Architecture¶
In-depth view of NATS internals: the wire protocol, cluster routes, leaf nodes, gateways, and the JetStream subsystem (including the meta-Raft, asset-Raft, and storage layers).
Component Map¶
flowchart LR
subgraph Server["nats-server (single binary)"]
direction TB
ClientConn["Client connections\n(TCP 4222 / TLS / WS / MQTT)"]
SubsRouter["Subject router\n(subject tree)"]
AccountIso["Account isolation\n(per-account interest)"]
ClusterRoute["Cluster routes\n(:6222)"]
Gateway["Gateway endpoint\n(:7222)"]
LeafEndpoint["Leaf node endpoint\n(:7422)"]
MQTTBridge["MQTT bridge\n(:1883)"]
WSBridge["WebSocket bridge\n(:80/:443)"]
subgraph JetStreamSubsystem["JetStream subsystem (optional)"]
MetaRaft["Meta-group Raft\n($JS.API)"]
StreamRaft["Per-stream Raft\n(R1/R3/R5)"]
ConsumerRaft["Per-consumer Raft\n(durable consumers)"]

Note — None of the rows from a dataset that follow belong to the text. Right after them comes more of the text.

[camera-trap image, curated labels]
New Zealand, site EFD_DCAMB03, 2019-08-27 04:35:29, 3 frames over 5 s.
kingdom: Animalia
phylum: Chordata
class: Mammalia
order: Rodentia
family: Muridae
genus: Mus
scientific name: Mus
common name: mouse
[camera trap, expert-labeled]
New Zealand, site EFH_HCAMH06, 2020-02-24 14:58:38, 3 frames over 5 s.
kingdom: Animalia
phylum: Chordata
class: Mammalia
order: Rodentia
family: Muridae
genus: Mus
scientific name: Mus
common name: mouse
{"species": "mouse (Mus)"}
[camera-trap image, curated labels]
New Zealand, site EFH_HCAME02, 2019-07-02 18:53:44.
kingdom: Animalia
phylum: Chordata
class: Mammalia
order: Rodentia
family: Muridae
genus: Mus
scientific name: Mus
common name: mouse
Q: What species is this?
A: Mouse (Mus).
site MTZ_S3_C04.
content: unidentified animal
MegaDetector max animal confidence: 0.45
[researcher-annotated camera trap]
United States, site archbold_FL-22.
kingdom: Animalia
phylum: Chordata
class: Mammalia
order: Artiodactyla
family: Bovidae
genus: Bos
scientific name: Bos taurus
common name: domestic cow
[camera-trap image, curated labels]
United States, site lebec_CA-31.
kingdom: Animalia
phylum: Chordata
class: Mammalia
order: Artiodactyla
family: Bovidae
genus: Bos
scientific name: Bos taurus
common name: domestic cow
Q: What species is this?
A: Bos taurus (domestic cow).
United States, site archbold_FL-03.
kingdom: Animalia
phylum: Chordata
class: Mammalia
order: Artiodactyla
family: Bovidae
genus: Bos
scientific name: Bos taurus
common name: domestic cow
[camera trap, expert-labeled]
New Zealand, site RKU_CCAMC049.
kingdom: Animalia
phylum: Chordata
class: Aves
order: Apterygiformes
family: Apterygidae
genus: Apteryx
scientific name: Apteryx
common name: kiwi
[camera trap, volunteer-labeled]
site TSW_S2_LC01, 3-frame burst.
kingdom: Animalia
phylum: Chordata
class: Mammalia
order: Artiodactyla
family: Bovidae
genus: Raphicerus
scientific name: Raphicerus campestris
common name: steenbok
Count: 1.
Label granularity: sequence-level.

FileStore["File store\n(blocks + idx)"]
MemStore["Memory store"]
ObjectStore["Object Store API"]
KVStore["KV bucket API"]
end
Monitoring["HTTP monitoring\n(:8222)"]
end
ClientConn --> SubsRouter
SubsRouter --> AccountIso
AccountIso --> JetStreamSubsystem
AccountIso --> ClusterRoute
AccountIso --> Gateway
AccountIso --> LeafEndpoint
MQTTBridge --> SubsRouter
WSBridge --> SubsRouter
StreamRaft --> FileStore
StreamRaft --> MemStore
KVStore --> StreamRaft
ObjectStore --> StreamRaft
Components¶
| Component | Role |
|---|---|
| nats-server | Single static Go binary that hosts every role: client gateway, route peer, leaf node endpoint, JetStream node, MQTT bridge, WebSocket bridge, monitoring server. |
| Subject router | Per-account trie that maps subscribers/queue groups to subjects with wildcard support (* token, > rest). |
| Account | Hard isolation boundary. Subjects, JetStream streams, KV buckets, and consumers all live inside an account. Cross-account flow only via explicit imports/exports. |
System account ($SYS) |
Special account used for cluster gossip, JetStream cluster state events, and administrative APIs. |
| Cluster route | Direct full-mesh TCP between servers in one cluster on port 6222 — propagates subscription interest. |
| Gateway | Cluster-to-cluster link forming a supercluster; gossip is summarized — gateways carry interest queries, not the full subject graph. |
| Leaf node | Outbound connection from a remote/edge nats-server (or nats-server -leaf) into a hub cluster. Leaf links are account-scoped. |
| JetStream meta group | A cluster-wide Raft group ($JS.API.*) that holds stream/consumer assignment metadata. Lives only on JetStream-enabled servers. |
| Stream Raft group | One Raft group per replicated stream (R3, R5). Uses hashicorp/raft semantics. |
| Consumer Raft group | Independent Raft group per durable consumer for tracking acks and delivery state. |
| File store | On-disk blocks per stream, indexed for fast subject + time range queries. Mmap'd. |
| MQTT bridge | Implements MQTT 3.1.1 over JetStream — sessions and retained messages persist via JetStream KV. |
Subject hierarchy & wildcards¶
NATS subjects are dot-delimited tokens (orders.created.us-east.123). Two wildcards apply only to subscribers:
*— single token (orders.*.us-east.123)>— rest of the subject (orders.>)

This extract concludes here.